| Stated exercise A |
In the article on virtual teams, what does Malhotra call the final momentum-builder?

| Document extract |
Monitoring each team member’s contributions can be easier in a virtual team, but the team leader must create explicit methods for measuring contributions
Let’s say you could assemble an A-Team to tackle a business problem. Go around the world, plucking the top experts, the most talented people in their field. They could come from different cultures and different organizations. Self-starters all, renowned in their fields. A team of superstars.
And none of them wanted to travel.
How would you get them to work together, efficiently and productively?
Arvind Malhotra, the Thomas V. and Janet R. Lewis Scholar and associate professor of strategy and entrepreneurship at the University of North Carolina’s Kenan-Flagler Business School, has studied such virtual teams for nearly 15 years, ever since businesses grudgingly acknowledged that business travel involves a noticeable loss of productive time. Companies began using business travel more judiciously.
“The bad economy was the final momentum-builder,” Malhotra said. “Virtual teams are here to stay.”
Virtual teams, also called far-flung teams, are composed of top talent, often from different corporations, who are geographically distributed. Rather than meeting physically in a conference room to share ideas and feedback, they stay in their separate geographic locations and meet virtually.
“Global companies have problems that need universal solutions, which can be developed by leveraging global expertise,” Malhotra said. “Those solutions can only come about by taking a global perspective. That requires a new leadership philosophy, one that manages democratic processes with very few traditional cues.”
While having all that brainpower and creativity focused on a problem has the potential for astounding results, the reality is that, lacking the hierarchical structure of traditional organizations, the team is only as strong as its leadership.
“A virtual team is the flattest form of organization,” Malhotra said, “because it’s a group of experts, and it’s very democratic. But democratic processes are inherently hard to manage. They have a chaotic nature to them.”

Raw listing
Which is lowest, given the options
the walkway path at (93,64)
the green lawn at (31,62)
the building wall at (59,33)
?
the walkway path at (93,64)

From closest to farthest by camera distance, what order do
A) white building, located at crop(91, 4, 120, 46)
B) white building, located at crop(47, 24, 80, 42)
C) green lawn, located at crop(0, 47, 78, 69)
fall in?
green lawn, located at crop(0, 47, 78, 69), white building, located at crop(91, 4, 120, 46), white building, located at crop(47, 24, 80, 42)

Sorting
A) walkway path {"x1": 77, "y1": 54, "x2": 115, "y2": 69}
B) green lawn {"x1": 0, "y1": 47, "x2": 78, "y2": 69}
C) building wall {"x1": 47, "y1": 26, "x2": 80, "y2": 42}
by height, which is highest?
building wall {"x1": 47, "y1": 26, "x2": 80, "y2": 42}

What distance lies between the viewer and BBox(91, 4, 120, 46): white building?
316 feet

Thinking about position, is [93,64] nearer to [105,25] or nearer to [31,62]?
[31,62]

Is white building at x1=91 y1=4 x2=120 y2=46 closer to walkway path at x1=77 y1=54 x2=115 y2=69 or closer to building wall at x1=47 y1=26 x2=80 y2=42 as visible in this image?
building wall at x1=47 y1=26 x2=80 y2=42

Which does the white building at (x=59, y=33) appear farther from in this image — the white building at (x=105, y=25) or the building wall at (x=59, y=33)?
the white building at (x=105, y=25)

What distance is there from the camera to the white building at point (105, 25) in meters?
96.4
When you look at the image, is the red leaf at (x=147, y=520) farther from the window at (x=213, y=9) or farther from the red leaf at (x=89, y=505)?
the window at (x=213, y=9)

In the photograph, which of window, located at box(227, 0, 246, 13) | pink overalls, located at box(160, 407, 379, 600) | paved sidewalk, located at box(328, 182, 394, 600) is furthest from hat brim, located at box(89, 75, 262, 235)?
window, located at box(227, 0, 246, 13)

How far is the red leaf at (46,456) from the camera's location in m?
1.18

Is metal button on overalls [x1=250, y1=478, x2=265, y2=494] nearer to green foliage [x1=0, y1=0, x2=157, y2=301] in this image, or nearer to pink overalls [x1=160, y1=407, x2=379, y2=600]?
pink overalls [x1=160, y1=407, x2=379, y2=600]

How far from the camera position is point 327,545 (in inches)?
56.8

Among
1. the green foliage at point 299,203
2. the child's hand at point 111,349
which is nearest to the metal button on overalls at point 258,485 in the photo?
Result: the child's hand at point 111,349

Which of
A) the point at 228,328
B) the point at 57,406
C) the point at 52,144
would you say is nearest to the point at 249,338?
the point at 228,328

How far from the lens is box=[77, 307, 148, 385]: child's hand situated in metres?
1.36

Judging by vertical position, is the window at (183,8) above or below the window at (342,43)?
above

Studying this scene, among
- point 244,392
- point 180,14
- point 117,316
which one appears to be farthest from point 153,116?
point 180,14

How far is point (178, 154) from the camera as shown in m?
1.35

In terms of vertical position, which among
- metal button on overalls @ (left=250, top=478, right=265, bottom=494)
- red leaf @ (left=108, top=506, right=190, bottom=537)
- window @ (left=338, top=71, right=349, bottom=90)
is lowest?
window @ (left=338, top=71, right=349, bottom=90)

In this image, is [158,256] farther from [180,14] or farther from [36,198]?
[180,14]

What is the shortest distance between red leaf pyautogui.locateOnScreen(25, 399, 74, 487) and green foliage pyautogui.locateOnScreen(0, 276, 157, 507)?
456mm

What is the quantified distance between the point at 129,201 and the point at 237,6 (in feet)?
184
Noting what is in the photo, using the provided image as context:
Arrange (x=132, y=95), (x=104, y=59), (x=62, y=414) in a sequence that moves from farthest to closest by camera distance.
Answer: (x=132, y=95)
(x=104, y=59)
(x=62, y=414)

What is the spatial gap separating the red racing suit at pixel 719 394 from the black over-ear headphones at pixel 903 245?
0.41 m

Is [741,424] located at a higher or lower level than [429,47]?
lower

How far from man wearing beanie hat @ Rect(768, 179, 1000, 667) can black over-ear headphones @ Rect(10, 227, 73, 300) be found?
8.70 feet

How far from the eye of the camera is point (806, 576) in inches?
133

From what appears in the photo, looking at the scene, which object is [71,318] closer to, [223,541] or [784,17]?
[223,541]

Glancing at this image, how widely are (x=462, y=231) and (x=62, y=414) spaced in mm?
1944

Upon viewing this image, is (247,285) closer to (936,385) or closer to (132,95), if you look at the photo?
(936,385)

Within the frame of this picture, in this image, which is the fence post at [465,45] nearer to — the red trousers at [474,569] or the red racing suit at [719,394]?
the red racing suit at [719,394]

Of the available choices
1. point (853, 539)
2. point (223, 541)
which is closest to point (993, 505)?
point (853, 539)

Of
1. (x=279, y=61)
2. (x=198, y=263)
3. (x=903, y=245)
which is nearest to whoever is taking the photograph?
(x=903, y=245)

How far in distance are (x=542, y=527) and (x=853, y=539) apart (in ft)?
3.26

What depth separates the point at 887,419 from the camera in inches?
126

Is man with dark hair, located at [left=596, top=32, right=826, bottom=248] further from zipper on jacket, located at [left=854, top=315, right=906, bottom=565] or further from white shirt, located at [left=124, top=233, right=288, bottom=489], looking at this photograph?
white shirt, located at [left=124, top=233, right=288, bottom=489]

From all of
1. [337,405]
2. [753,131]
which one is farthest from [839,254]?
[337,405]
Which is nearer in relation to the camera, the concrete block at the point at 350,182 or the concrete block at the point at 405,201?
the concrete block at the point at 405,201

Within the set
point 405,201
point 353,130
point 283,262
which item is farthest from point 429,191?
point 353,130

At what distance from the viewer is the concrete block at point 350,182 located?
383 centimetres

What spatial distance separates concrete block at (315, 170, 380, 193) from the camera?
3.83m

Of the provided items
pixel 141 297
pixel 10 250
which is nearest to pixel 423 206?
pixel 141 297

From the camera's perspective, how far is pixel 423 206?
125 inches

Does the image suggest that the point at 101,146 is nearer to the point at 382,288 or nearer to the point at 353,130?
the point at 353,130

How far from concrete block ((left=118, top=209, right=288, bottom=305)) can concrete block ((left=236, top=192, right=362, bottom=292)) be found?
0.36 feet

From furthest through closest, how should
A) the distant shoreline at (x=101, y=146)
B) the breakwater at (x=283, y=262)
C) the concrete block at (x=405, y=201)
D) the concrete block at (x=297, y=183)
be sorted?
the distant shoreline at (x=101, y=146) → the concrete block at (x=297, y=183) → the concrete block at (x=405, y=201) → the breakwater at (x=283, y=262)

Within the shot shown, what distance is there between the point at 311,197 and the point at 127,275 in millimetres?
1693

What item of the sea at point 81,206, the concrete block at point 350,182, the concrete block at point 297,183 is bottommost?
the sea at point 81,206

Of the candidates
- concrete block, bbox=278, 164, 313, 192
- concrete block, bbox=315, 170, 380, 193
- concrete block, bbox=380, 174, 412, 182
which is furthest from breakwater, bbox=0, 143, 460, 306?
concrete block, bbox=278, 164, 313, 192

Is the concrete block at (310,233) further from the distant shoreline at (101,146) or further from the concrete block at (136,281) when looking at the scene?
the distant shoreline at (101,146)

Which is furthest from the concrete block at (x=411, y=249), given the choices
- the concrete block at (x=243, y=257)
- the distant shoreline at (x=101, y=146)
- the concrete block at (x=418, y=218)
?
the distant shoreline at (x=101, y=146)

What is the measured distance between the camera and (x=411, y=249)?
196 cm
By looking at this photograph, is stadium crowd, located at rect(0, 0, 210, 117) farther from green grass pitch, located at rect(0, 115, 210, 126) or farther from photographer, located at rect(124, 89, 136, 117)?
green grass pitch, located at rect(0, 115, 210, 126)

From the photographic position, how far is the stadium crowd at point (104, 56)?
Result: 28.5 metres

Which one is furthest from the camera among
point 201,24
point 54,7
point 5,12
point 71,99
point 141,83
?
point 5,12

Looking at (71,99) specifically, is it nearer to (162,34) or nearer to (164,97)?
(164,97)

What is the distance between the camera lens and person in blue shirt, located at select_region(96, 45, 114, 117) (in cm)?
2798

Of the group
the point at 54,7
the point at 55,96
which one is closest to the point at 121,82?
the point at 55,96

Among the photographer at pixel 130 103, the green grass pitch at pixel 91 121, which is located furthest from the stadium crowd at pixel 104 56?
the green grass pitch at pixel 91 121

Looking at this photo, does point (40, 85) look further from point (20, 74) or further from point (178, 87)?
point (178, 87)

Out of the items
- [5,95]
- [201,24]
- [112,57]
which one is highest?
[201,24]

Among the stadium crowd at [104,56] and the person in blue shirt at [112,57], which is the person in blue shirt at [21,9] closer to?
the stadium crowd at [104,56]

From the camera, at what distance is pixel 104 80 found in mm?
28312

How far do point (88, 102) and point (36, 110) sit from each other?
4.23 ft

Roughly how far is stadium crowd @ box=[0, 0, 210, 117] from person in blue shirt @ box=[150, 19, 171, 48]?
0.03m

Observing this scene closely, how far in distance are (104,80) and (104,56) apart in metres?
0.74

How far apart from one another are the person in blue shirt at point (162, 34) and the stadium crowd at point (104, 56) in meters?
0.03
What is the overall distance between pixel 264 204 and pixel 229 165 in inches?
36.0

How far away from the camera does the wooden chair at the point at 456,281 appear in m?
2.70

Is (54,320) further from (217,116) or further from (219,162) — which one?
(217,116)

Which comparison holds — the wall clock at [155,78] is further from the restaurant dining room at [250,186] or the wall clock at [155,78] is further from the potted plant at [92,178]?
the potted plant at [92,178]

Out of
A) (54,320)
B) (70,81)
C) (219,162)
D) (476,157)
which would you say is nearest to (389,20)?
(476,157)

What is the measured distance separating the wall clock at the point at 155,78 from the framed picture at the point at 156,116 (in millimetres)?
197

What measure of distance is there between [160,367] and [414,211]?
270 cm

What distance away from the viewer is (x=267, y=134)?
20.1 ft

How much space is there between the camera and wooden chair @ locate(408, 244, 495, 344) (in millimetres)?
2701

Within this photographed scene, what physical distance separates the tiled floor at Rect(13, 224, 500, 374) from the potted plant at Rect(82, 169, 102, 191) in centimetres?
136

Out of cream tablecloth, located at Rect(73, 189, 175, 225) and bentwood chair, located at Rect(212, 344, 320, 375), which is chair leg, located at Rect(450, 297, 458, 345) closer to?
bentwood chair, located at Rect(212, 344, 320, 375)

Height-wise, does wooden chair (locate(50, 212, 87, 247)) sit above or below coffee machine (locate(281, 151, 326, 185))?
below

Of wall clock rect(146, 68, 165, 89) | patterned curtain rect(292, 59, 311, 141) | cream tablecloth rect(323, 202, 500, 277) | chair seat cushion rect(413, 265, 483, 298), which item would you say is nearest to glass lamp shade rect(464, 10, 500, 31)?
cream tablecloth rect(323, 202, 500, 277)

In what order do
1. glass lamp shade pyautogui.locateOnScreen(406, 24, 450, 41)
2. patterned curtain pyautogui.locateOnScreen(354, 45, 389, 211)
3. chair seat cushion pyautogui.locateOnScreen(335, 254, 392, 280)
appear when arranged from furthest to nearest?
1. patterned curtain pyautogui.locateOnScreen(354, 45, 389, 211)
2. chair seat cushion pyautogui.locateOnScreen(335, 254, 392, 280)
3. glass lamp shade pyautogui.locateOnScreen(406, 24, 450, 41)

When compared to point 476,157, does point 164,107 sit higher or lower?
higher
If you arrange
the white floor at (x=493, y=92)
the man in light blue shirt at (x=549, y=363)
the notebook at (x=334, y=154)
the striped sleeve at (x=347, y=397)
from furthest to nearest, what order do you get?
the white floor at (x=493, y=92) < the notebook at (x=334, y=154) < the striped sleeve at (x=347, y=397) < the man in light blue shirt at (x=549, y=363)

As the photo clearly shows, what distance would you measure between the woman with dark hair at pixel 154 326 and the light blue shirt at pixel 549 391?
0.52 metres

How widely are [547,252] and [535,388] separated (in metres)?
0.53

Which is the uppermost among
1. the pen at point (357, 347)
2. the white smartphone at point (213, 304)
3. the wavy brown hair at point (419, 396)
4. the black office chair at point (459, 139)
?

| Stated exercise B |
Edit the listing from its first line through the line containing "green lawn, located at crop(0, 47, 78, 69), white", changing "camera distance" to "viewer distance". Leave everything else unchanged and return only those lines.

| Solution A |
The bad economy.

| Solution B |
Which is lowest, given the options
the walkway path at (93,64)
the green lawn at (31,62)
the building wall at (59,33)
?
the walkway path at (93,64)

From closest to farthest by viewer distance, what order do
A) white building, located at crop(91, 4, 120, 46)
B) white building, located at crop(47, 24, 80, 42)
C) green lawn, located at crop(0, 47, 78, 69)
fall in?
green lawn, located at crop(0, 47, 78, 69), white building, located at crop(91, 4, 120, 46), white building, located at crop(47, 24, 80, 42)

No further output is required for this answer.